● Given problem
Give back only the lines from the one with "How far from the camera lens" through the last line of the data, exactly as they appear.

#### Data to process ####

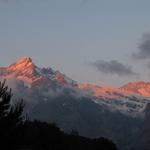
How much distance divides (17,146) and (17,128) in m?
1.41

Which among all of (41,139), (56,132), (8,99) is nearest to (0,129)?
(8,99)

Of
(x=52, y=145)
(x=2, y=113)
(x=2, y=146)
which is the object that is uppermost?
(x=52, y=145)

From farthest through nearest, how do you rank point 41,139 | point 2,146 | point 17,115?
point 41,139 < point 17,115 < point 2,146

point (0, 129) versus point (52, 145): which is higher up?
point (52, 145)

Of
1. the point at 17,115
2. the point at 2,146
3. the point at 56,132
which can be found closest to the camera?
the point at 2,146

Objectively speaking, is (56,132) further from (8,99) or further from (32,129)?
(8,99)

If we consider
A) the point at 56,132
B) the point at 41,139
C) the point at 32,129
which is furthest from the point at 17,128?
the point at 56,132

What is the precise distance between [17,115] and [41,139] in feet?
242

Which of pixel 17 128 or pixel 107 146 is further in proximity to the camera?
pixel 107 146

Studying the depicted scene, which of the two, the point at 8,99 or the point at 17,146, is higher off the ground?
the point at 8,99

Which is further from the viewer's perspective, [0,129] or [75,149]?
[75,149]

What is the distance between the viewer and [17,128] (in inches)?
1756

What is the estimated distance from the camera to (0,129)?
4291cm

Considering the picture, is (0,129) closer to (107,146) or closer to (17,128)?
(17,128)
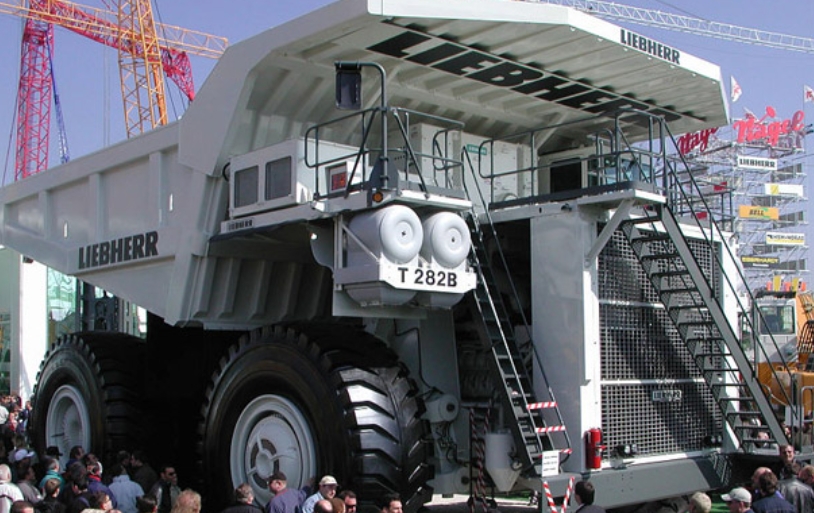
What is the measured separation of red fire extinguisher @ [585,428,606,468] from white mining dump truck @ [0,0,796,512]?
0.05 ft

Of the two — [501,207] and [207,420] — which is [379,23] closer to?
[501,207]

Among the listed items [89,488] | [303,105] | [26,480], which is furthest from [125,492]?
[303,105]

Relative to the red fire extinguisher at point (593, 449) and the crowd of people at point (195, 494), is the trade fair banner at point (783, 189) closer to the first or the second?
the crowd of people at point (195, 494)

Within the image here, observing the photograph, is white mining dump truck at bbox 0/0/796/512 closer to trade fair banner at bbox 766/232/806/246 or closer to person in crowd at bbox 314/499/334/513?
person in crowd at bbox 314/499/334/513

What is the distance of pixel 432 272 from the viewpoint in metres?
6.90

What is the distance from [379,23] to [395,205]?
1375 millimetres

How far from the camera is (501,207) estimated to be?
309 inches

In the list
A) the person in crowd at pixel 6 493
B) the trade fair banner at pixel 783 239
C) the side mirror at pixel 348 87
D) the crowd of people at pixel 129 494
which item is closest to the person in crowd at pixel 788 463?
the crowd of people at pixel 129 494

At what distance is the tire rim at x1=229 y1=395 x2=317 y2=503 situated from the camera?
7.14 metres

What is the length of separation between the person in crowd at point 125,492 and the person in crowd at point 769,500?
15.2ft

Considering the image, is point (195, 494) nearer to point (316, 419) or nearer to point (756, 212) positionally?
point (316, 419)

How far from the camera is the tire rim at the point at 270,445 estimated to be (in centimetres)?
714

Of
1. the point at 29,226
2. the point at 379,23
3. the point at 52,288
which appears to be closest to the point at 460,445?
the point at 379,23

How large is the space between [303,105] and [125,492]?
3.50 metres
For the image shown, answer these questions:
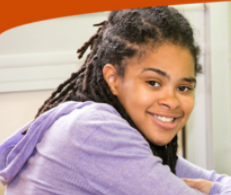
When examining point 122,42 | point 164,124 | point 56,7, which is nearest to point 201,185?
point 164,124

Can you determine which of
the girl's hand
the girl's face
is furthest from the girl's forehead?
the girl's hand

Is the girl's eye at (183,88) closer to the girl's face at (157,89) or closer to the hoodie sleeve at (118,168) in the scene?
the girl's face at (157,89)

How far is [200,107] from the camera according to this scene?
0.84m

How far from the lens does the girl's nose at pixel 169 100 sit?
0.43m

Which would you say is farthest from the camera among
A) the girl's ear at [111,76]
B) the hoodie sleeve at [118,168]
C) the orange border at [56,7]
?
the girl's ear at [111,76]

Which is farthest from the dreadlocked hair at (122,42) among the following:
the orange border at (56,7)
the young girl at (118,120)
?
the orange border at (56,7)

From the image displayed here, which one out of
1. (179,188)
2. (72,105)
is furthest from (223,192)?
(72,105)

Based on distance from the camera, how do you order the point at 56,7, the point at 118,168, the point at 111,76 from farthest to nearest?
the point at 111,76
the point at 118,168
the point at 56,7

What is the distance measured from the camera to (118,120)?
41 cm

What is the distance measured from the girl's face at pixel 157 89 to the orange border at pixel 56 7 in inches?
11.5

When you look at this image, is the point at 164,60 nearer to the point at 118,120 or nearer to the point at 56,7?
the point at 118,120

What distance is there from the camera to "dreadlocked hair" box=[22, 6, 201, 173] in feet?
1.47

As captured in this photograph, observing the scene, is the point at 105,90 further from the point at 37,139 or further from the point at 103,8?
the point at 103,8

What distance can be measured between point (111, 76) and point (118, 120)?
9cm
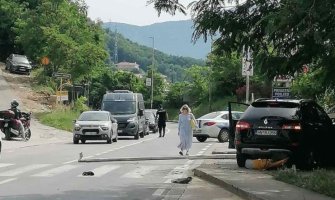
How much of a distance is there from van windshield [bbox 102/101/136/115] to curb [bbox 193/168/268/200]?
70.8 ft

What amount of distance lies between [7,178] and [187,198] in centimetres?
478

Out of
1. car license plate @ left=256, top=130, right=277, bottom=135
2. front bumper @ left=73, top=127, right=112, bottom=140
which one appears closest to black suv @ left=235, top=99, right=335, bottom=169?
car license plate @ left=256, top=130, right=277, bottom=135

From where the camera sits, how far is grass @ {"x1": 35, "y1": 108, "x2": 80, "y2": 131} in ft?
132

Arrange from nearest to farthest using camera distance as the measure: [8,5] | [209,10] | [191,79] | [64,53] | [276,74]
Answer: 1. [209,10]
2. [276,74]
3. [64,53]
4. [8,5]
5. [191,79]

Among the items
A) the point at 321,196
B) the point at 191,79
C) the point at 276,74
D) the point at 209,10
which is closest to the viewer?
the point at 321,196

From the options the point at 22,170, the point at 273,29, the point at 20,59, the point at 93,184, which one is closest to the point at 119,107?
the point at 22,170

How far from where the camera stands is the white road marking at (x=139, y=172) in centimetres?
1450

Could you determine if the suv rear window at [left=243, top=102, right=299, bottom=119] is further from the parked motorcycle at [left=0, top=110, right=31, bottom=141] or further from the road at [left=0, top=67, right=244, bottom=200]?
the parked motorcycle at [left=0, top=110, right=31, bottom=141]

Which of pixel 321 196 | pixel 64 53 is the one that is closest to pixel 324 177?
pixel 321 196

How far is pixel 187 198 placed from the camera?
10828 mm

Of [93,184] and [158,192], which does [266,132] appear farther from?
[93,184]

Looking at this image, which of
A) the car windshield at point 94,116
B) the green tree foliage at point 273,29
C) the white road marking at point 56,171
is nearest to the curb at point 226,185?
the green tree foliage at point 273,29

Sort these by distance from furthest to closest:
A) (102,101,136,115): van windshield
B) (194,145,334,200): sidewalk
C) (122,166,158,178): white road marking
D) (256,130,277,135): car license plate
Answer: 1. (102,101,136,115): van windshield
2. (256,130,277,135): car license plate
3. (122,166,158,178): white road marking
4. (194,145,334,200): sidewalk

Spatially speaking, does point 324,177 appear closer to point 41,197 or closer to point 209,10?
point 209,10
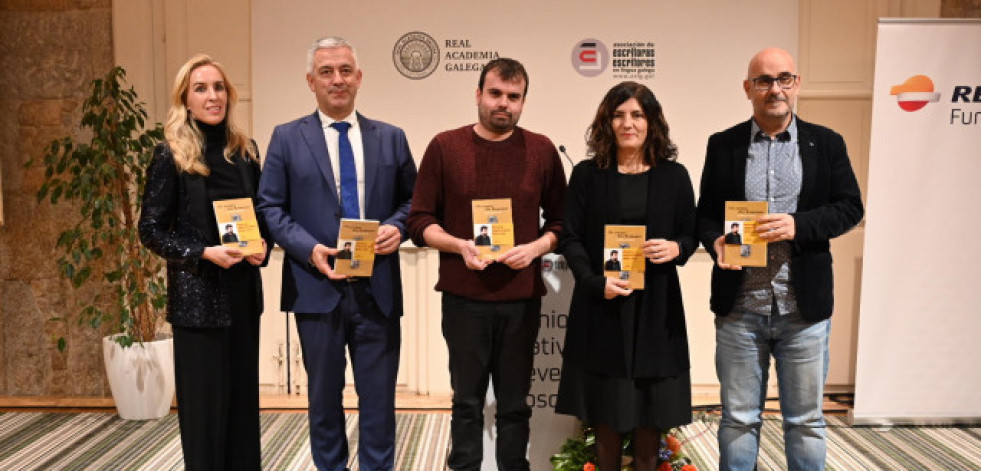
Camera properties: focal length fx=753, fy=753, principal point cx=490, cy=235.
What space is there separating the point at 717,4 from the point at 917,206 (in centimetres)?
154

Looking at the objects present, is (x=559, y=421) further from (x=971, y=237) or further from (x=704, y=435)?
(x=971, y=237)

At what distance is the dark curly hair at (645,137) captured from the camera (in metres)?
2.34

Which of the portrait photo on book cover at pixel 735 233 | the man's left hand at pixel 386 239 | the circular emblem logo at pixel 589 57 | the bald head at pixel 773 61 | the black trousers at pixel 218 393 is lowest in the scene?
the black trousers at pixel 218 393

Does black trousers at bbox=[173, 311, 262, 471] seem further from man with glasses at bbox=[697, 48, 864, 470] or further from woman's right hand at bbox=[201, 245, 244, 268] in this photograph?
man with glasses at bbox=[697, 48, 864, 470]

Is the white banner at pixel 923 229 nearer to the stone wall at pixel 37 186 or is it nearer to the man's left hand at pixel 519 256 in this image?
the man's left hand at pixel 519 256

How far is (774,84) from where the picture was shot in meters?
2.31

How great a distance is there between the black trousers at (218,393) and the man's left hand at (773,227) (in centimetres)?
168

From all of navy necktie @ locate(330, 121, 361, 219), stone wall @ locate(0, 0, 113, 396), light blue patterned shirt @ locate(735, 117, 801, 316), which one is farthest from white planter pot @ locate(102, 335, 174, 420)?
light blue patterned shirt @ locate(735, 117, 801, 316)

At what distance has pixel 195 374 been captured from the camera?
2.46m

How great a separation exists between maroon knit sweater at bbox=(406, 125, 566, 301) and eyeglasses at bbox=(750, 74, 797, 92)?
2.30ft

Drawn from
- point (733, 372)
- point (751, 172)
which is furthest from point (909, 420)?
point (751, 172)

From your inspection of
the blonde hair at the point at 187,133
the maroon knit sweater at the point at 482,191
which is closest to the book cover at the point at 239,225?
the blonde hair at the point at 187,133

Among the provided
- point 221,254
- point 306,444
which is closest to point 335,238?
point 221,254

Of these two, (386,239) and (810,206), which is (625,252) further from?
(386,239)
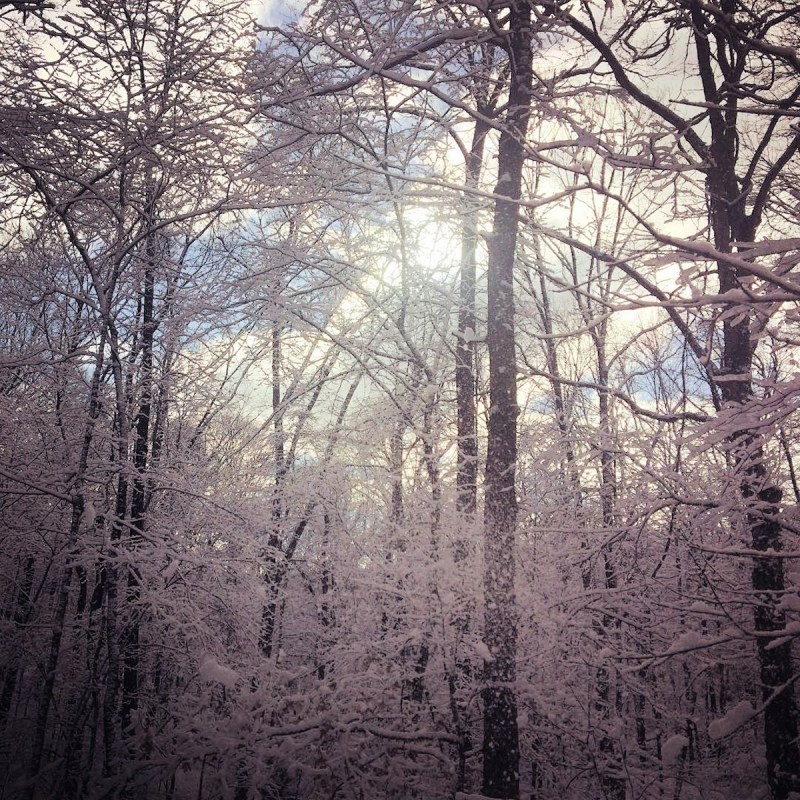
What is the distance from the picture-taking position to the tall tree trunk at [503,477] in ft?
15.0

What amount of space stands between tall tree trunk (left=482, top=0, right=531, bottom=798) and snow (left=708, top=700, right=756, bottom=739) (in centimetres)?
180

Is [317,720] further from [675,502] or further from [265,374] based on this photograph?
[265,374]

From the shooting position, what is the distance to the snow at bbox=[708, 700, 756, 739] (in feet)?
10.1

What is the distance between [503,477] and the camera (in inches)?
193

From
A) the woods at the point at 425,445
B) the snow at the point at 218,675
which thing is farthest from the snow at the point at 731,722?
the snow at the point at 218,675

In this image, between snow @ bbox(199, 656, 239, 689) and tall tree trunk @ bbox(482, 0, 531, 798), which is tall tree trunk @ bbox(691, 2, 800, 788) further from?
snow @ bbox(199, 656, 239, 689)

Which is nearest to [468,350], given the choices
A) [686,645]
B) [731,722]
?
Answer: [686,645]

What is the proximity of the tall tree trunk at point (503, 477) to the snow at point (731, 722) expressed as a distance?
1.80 meters

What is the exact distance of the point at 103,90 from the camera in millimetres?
6410

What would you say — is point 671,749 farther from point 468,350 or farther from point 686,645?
point 468,350

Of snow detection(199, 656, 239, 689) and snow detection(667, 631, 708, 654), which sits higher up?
snow detection(667, 631, 708, 654)

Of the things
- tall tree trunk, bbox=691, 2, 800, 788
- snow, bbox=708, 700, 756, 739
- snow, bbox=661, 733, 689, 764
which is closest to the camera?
snow, bbox=708, 700, 756, 739

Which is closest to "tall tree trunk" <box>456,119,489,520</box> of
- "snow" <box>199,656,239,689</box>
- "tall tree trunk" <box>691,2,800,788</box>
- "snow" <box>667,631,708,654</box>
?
"tall tree trunk" <box>691,2,800,788</box>

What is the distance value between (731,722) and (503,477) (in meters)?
2.39
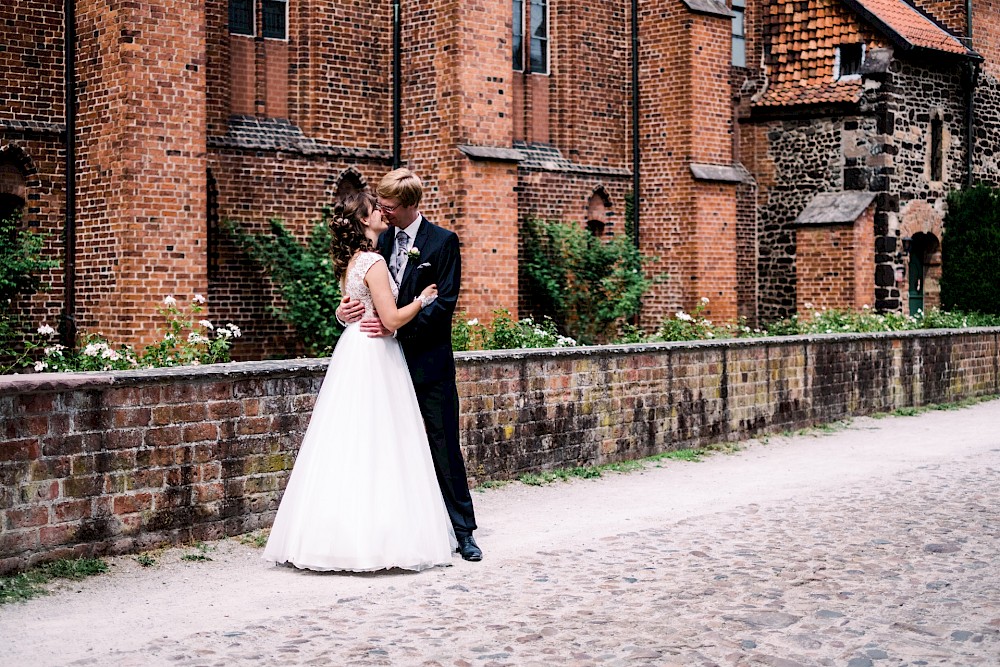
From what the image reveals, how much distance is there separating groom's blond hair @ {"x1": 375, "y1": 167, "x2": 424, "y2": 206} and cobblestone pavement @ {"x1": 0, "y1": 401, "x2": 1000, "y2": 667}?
7.14 ft

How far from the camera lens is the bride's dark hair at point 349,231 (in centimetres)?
724

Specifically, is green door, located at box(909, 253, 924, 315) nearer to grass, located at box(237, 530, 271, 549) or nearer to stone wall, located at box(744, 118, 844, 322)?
stone wall, located at box(744, 118, 844, 322)

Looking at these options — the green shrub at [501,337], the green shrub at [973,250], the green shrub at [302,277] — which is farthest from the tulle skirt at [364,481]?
the green shrub at [973,250]

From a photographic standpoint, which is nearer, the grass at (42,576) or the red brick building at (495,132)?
the grass at (42,576)

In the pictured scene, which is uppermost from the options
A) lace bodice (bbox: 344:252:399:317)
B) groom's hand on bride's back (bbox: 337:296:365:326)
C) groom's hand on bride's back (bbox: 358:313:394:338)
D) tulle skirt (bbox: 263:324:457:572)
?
lace bodice (bbox: 344:252:399:317)

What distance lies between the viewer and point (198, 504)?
24.5 feet

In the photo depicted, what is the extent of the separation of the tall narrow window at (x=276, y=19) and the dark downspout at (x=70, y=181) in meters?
3.57

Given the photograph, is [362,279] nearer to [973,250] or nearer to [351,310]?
[351,310]

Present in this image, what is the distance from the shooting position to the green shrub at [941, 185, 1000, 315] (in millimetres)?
27453

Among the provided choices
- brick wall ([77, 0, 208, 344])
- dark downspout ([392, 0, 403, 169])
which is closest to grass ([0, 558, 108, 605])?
brick wall ([77, 0, 208, 344])

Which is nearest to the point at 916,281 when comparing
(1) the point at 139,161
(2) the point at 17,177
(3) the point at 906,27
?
(3) the point at 906,27

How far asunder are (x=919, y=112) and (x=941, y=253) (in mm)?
3301

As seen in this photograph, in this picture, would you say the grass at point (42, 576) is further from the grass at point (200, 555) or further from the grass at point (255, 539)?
the grass at point (255, 539)

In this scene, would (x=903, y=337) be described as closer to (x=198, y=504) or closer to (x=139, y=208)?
(x=139, y=208)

####

● Expected answer
How far from the camera lens is the bride's dark hair at point 349,231 (in centimetres)?
724

Specifically, is green door, located at box(909, 253, 924, 315) nearer to grass, located at box(237, 530, 271, 549) or nearer to stone wall, located at box(744, 118, 844, 322)?
stone wall, located at box(744, 118, 844, 322)

Looking at these options — the green shrub at [501,337], the green shrub at [973,250], the green shrub at [302,277] — which is farthest from the tulle skirt at [364,481]?
the green shrub at [973,250]

From a photographic standpoint, which is nearer, the grass at (42,576) or the red brick building at (495,132)?
the grass at (42,576)

In the pictured scene, which is uppermost from the options
A) lace bodice (bbox: 344:252:399:317)
B) groom's hand on bride's back (bbox: 337:296:365:326)
C) groom's hand on bride's back (bbox: 358:313:394:338)
D) tulle skirt (bbox: 263:324:457:572)
?
lace bodice (bbox: 344:252:399:317)

What distance lies between the viewer and point (198, 504)?
24.5 feet

In the photo depicted, what is the extent of the separation of the tall narrow window at (x=276, y=19) and the dark downspout at (x=70, y=181) in meters?
3.57

Given the photograph, is [362,279] nearer to [973,250] or nearer to [351,310]?
[351,310]

Present in this image, what is the distance from the shooting position to the green shrub at [941, 185, 1000, 315] (in millimetres)?
27453

Among the provided choices
- brick wall ([77, 0, 208, 344])
- dark downspout ([392, 0, 403, 169])
which is closest to grass ([0, 558, 108, 605])?
brick wall ([77, 0, 208, 344])

Which is nearest to the point at 916,281 when comparing
(1) the point at 139,161
(2) the point at 17,177
(3) the point at 906,27
?
(3) the point at 906,27

How far asunder are (x=919, y=112) and (x=941, y=253) (in mm)?
3301

As seen in this photograph, in this picture, would you say the grass at point (42, 576) is further from the grass at point (200, 555) or further from the grass at point (255, 539)?
the grass at point (255, 539)

In this scene, would (x=903, y=337) be described as closer to (x=198, y=504) or closer to (x=139, y=208)?
(x=139, y=208)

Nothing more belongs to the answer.